Thomas Walach-Brinek sprach “Von der strukturalistischen Tätigkeit, eine Insel zu entdecken”. In seinem Vortrag verglich Walach-Brinek das Aufeinandertreffen Columbus’ mit den Indianern mit dem der Güldenländer und den Aventuriern im Hintergrund des Rollenspielsystems DSA. Obwohl die Bordbücher von Columbus und entsprechende Auszüge fiktionaler Bordbücher bei DSA fast identisch sind, führt der DSA Hintergrund, so Walach-Brinek, den “wissenschaftlichen Mainstream des historischen Diskurses” vor, indem hier ähnliche geschichtliche Situationen zu einem neuen Schluss geführt werden.
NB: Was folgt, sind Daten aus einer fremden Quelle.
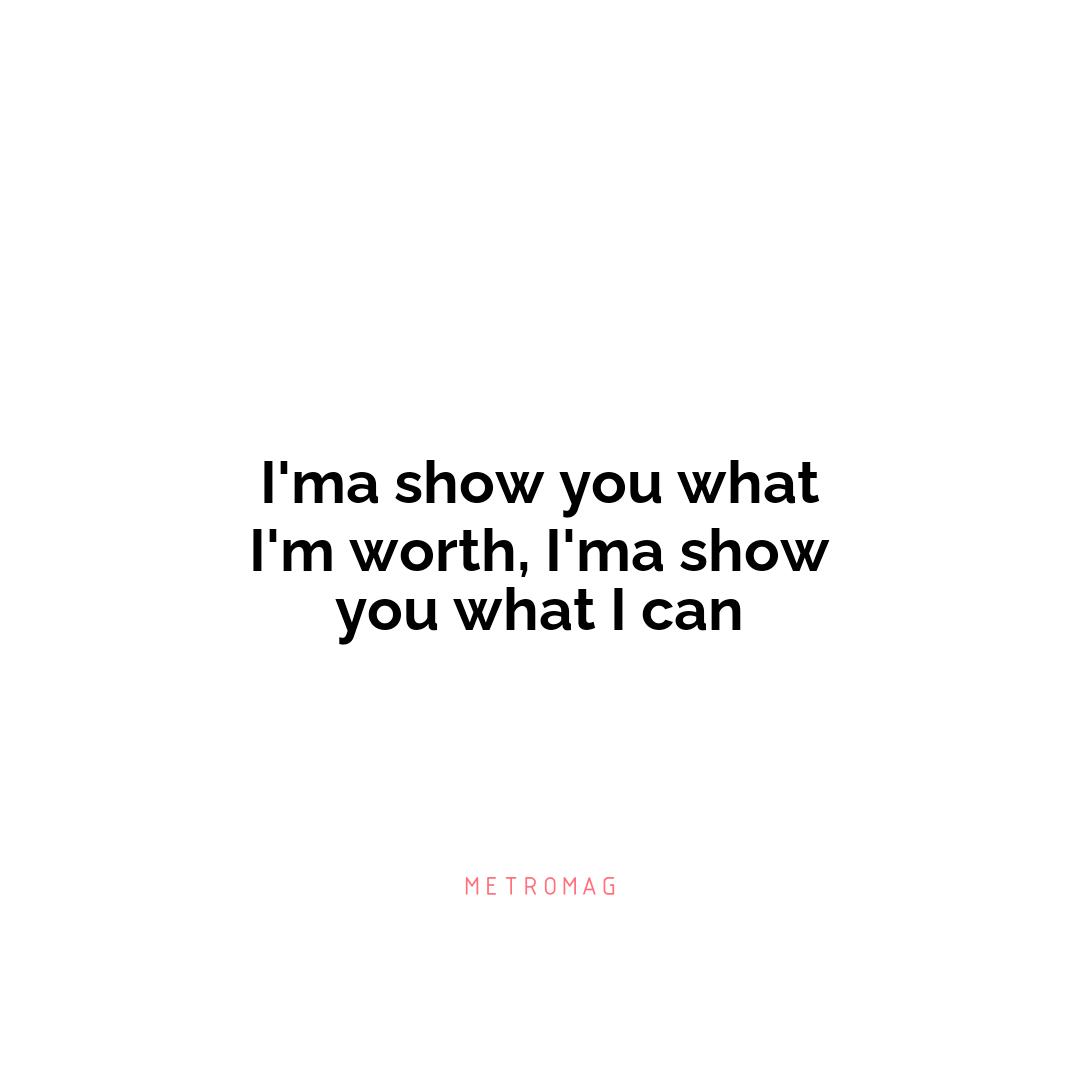 I'ma show you what I'm worth, I'ma show you what I can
Im Sinne Foucaults, der die Ordnungen, in denen wir denken als arbiträr herausgestellt hat, scheint so in der alternativen Geschichtsentwicklung bei DSA die Beliebigkeit von Ordnungen auf und ruft diese ins Gedächtnis.

Positive Randbemerkungen

Jede Tagung hat gute (viele davon konnten hier leider nicht zusammengefasst werden) und weniger gute Vorträge. Was die 5. Jahrestagung der Gesellschaft für Fantastikforschung jedoch vom Gros der größeren Veranstaltungen abhob war der Enthusiasmus für Diskussion mit dem grundsätzlich allen Vorträgen begegnet wurde. So wurden für jeden Vortragenden Fragen gefunden und meist entzündete sich am Ende des Panels eine Debatte, die so lange andauerte, dass man später in die Kaffeepause startete, wo dann freudig weiterdiskutiert wurde. Schweigen scheint Fantastikforschern fremd. Vielmehr wirkte es, als herrsche soviel Interesse am eigenen Gegenstand, dass man jederzeit bereit war, über weitere Aspekte nachzudenken oder seine Position zu verteidigen.
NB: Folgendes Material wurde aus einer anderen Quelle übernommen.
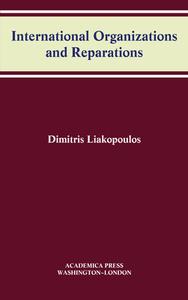International Organizations And Reparations di Dimitris Liakopoulos edito da Academica Press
Ebenso muss die Anwesenheit von Thomas Römer lobend hervorgehoben werden. Der ehemalige Chefredakteur des Rollenspielsystems Das Schwarze Auge hielt am Samstagabend die letzte Keynote der Veranstaltung und lieferte eine ausführliche Geschichte des Pen & Paper Rollenspiels. Darüber hinaus war Römer in vielen Panels zugegen, unterhielt sich in den Pausen mit den Konferenzteilnehmer und spielte mit einigen sogar eine Runde Pen & Paper. Urgestein zum Anfassen, nett und unkompliziert. So kann die Anwesenheit von Autoren auf Tagungen Spaß machen.

Die 6. Jahrestagung der Gesellschaft für Fantastikforschung findet vom 24.-27. September 2015 an der Eberhard Karls Universität Tübingen statt.